Lalit Thapa

Personal information
- Full name: Lalit Thapa
- Date of birth: 20 December 1984 (age 41)
- Place of birth: Imphal, Manipur, India
- Height: 1.79 m (5 ft 10+1⁄2 in)
- Position: Goalkeeper

Team information
- Current team: Mohammedan (goalkeeping coach)

Senior career*
- Years: Team / Apps / (Gls)
- 2010–2014: Churchill Brothers / 12 / (0)
- 2014: Pune City
- 2015: Sporting Goa / 3 / (0)
- 2015: → Pune City (loan)
- 2016–2019: NEROCA / 40 / (0)
- 2019: Gokulam Kerala

= Lalit Thapa =

Indian footballer

Lalit Thapa is an Indian football coach and former professional player who is the current goalkeeping coach of Mohammedan SC.

==Club career==
Thapa joined Churchill Brothers in 2010. Thapa was critical in Churchill Brothers 2013-14 season, especially in a game against S.C. Goa and the 3-1 win in the Federation's final also against Goa.

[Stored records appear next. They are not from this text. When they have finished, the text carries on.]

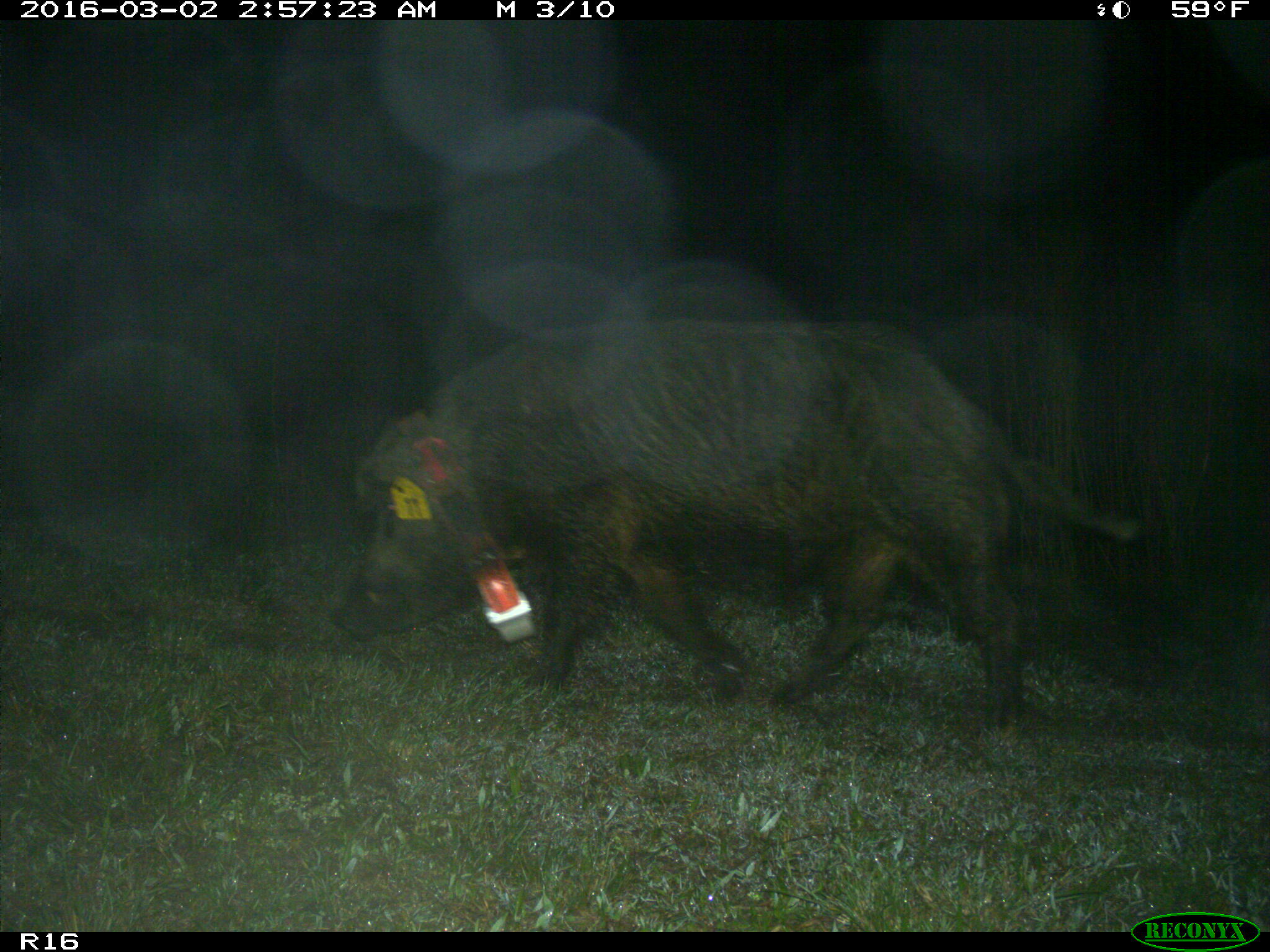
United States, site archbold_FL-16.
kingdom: Animalia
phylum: Chordata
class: Mammalia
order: Artiodactyla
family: Suidae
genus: Sus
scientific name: Sus scrofa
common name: wild boar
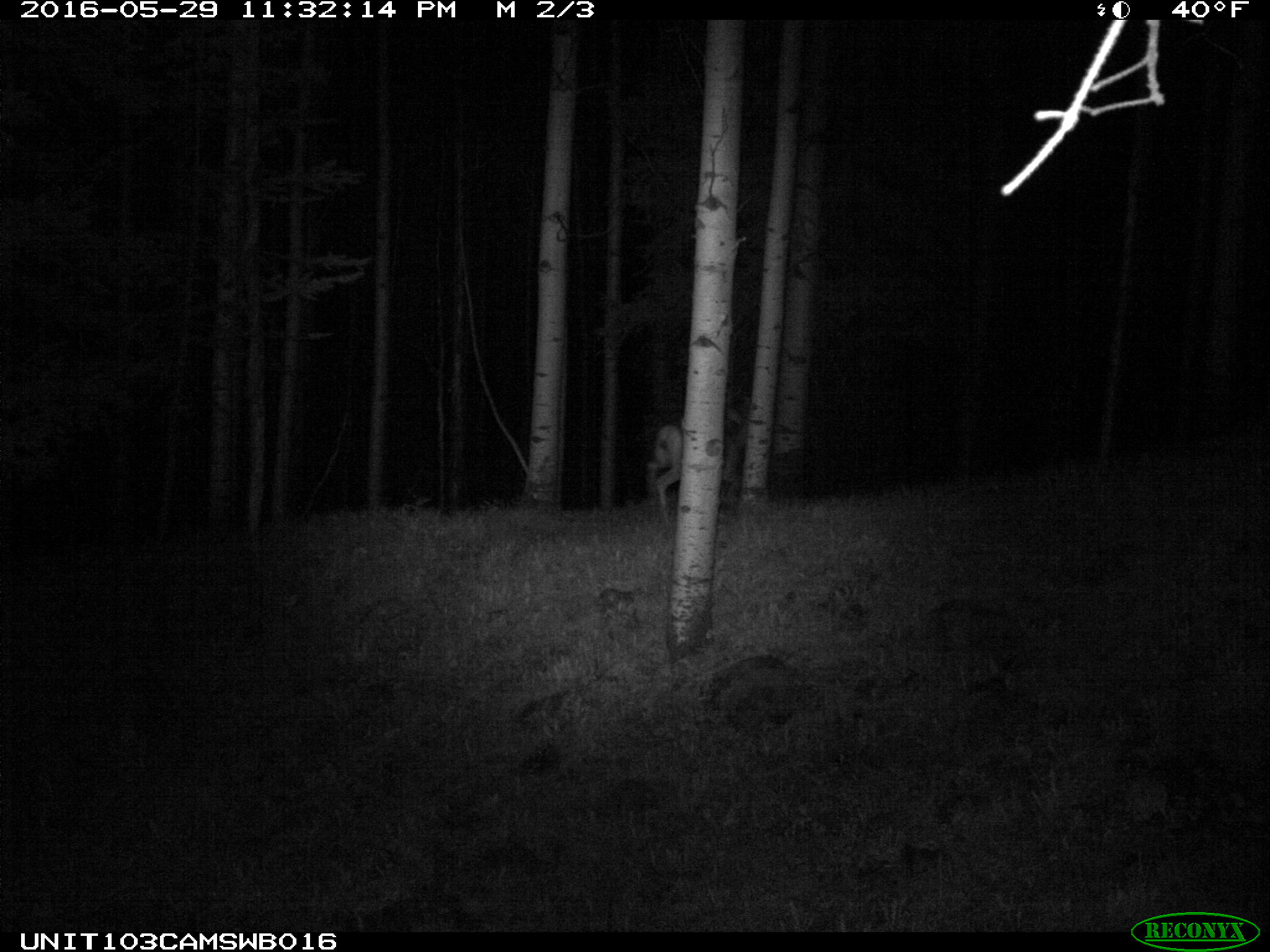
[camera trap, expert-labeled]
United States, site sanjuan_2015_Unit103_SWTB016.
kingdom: Animalia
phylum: Chordata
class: Mammalia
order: Artiodactyla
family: Cervidae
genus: Odocoileus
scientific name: Odocoileus hemionus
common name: mule deer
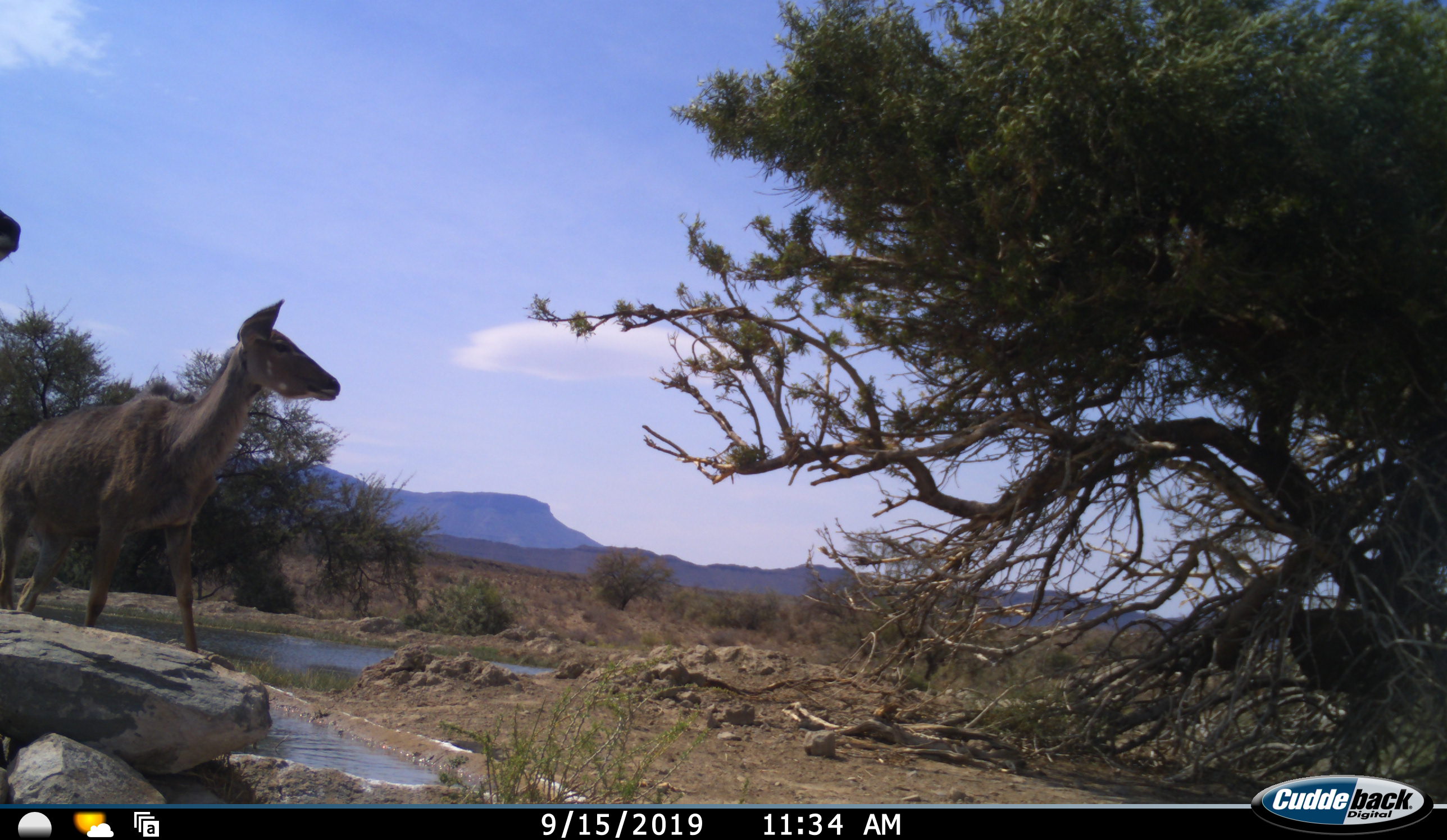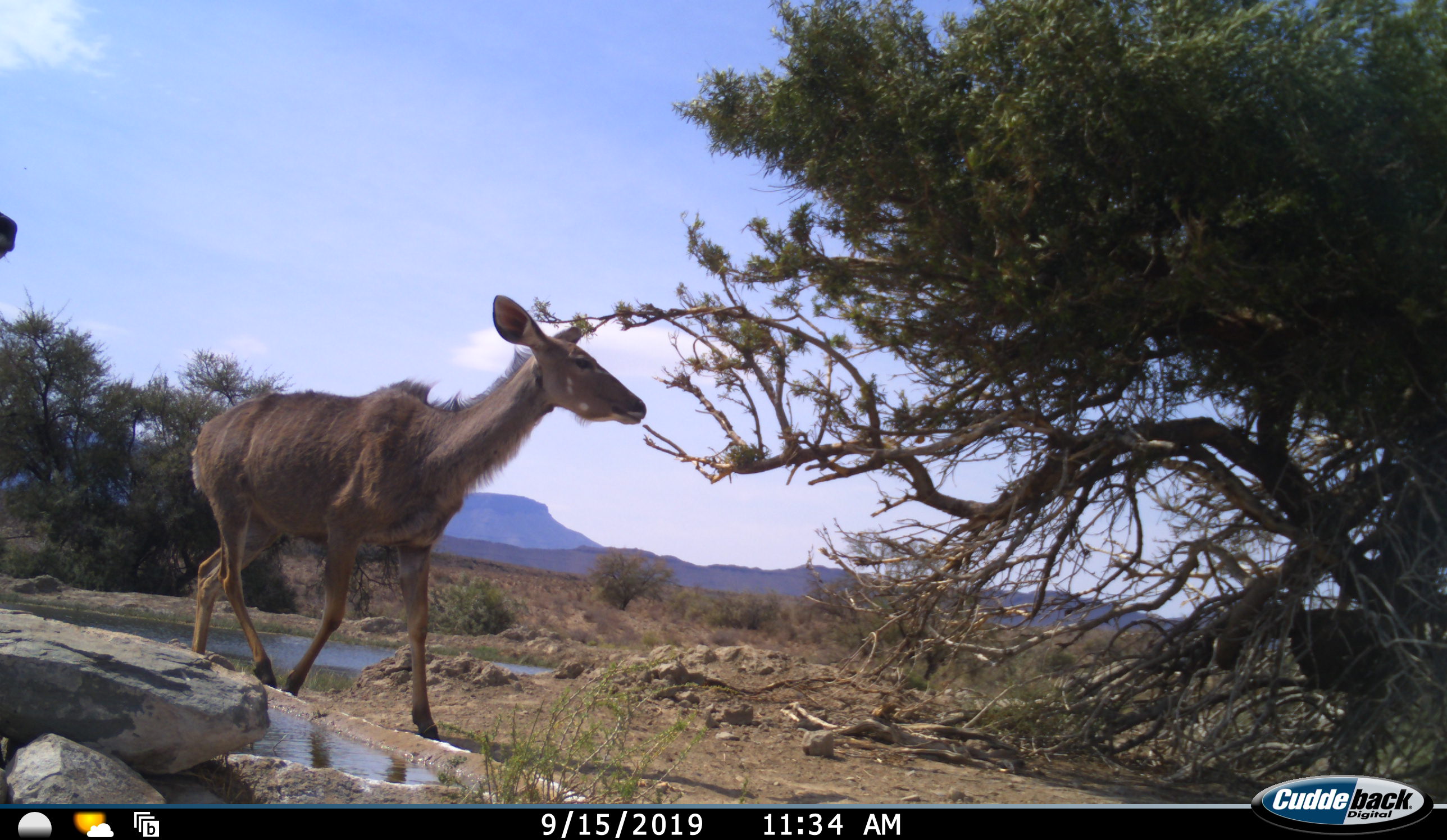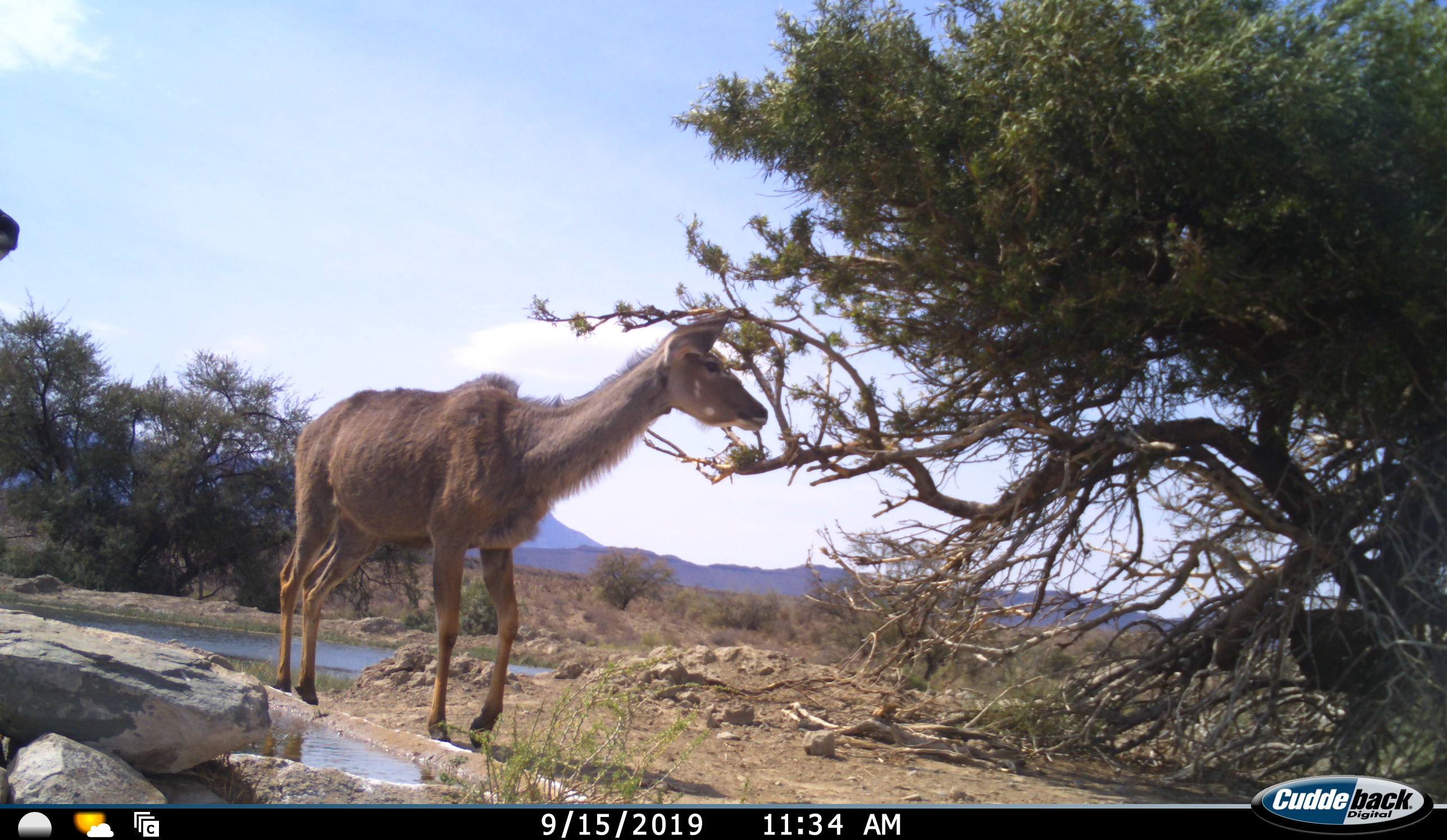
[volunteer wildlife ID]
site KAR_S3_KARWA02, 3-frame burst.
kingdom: Animalia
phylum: Chordata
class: Mammalia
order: Artiodactyla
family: Bovidae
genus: Tragelaphus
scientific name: Tragelaphus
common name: kudu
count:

After it was announced that Churchill Brothers would not take part in the 2014–15 I-League Thapa said it was likely that he will join another team in the ISL or IMG. On the AIFF's decision to suspend Churchill Brothers from the league Thapa says "I really don't know what to say [about Churchill Brothers not being in I-League]. There are a lot of players who are contracted with the club," he said."

Then he joined Sporting Clube de Goa later.

In July 2015 Thapa was drafted to play for FC Pune City in the 2015 Indian Super League. He later played for NEROCA.

==International career==
Although born in India Thapa is of Nepalese descent and thus eligible to play for either India or Nepal, although he has not made a senior appearance for either team.

==Personal life==
Thapa is a Nepali Indian. His favorite team is Brazil national football team.